Well it appears that I have been quite neglectful about continuing my story, as many months have now passed since my last entry. Perhaps something about the timing will be significant in what I have to say or the way that I will now choose to say it...

So, anyway, as I was saying in my last post, the next piece relating to my six-year-old soul part, my shoulder, and my experience of trauma came about three years later, which was in the Summer of 2010. By this time I had completed two terms of the Art Therapy Counseling program at Marylhurst University and was about to continue my studies by transferring to Southwestern College in Santa Fe, NM. Thus, my reading list for the summer included books like Coming Into Mind: The Mind-Brain Relationship: A Jungian Clinical Perspective by Margaret Wilkinson, Mindsight by Daniel Siegel, and Awakening Joy by James Baraz and Shoshana Alexander.

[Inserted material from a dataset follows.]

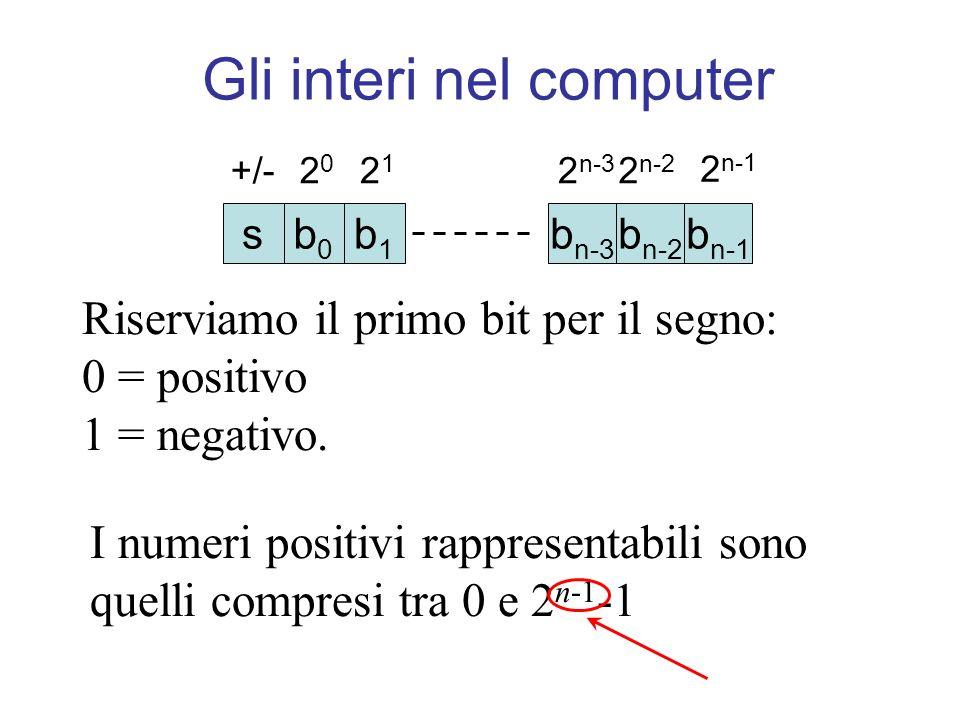 Riserviamo il primo bit per il segno: 0 = positivo 1 = negativo. I numeri positivi rappresentabili sono quelli compresi tra 0 e 2 n-1 -1 Gli interi ne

Somewhere between Coming Into Mind and Mindsight, I began to understand how the brain processes trauma. I was first attracted to the idea that the right brain is the first to develop, with the left brain lagging behind a couple of years. This means, on the one hand, that only implicit, sensory memory storage happens during these first years of life. On the other hand, it also means that any events occurring before the left brain comes online will not be available for explicit, declarative recall. The only information stored in memory about the event will be the resulting sensory experience. Thus, a traumatic event can happen to a child and leave an impression within their body, but that event may never become a part of their memory.

The second attraction included the idea that traumatic events can sometimes evade explicit, left brain, memory storage. This evasion can occur in situations where the hippocampus, which organizes information for storage in the brain, shuts down. A number of factors can create this condition, which includes but is not limited to highly terrifying events, repeated traumatic events over time, stress, uncontrollable rage, and the abuse of alcohol.

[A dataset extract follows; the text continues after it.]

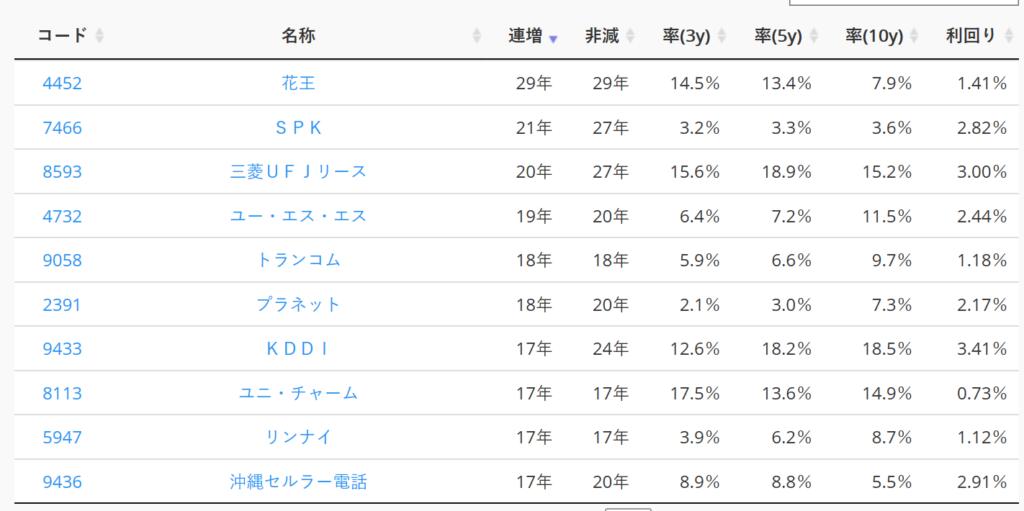 連続増配株ランキング-配当チェッカー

And finally, I was interested in the commentary on disassociation, which can be a coping mechanism for dealing with repeated trauma. In this case, an attempt is made to leave the situation by removing oneself as much as possible. A child, in particular, cannot usually leave physically or emotionally, but may be able to leave mentally and spiritually. And in this way, a person is said to have left their body and disassociated from the situation. In doing so, this becomes another way that memories may evade storage in the explicit, left side of the brain.

So, what did these ideas mean for me?

I began to realize that I had a triggering event that would cause a panic attack in a situation where I knew I was not in danger. A particular sequence of events that my body had learned to be an indicator of danger and was therefore responding to accordingly. And a similar sequence of events that would make my left arm feel as if it were actually detached from my body. This sequence, in the briefest detail, involved being sound asleep while someone is drinking alcohol in the house and waking up in a panic as the lights are being turned off.

My body has remembered something that happened. But I remember very little of the situation. Only a short preceding film clip of a memory. And yet, my body remembers so well that fear permeates me as I write this, because the sequence of events is still triggering and because I still don't know for certain what happened or by whom. I do have some pretty solid guesses at this point, but I won't be sharing any of that here...

And so, I was slowly beginning to recognize connections between my shoulder problems and my six-year-old soul part. Shoulder pain that had seeming come on suddenly without cause, might in fact have an origin. At least this was where I'd gotten to, just before I began my journey through the Art Therapy Counseling program at Southwestern College in Santa Fe, NM.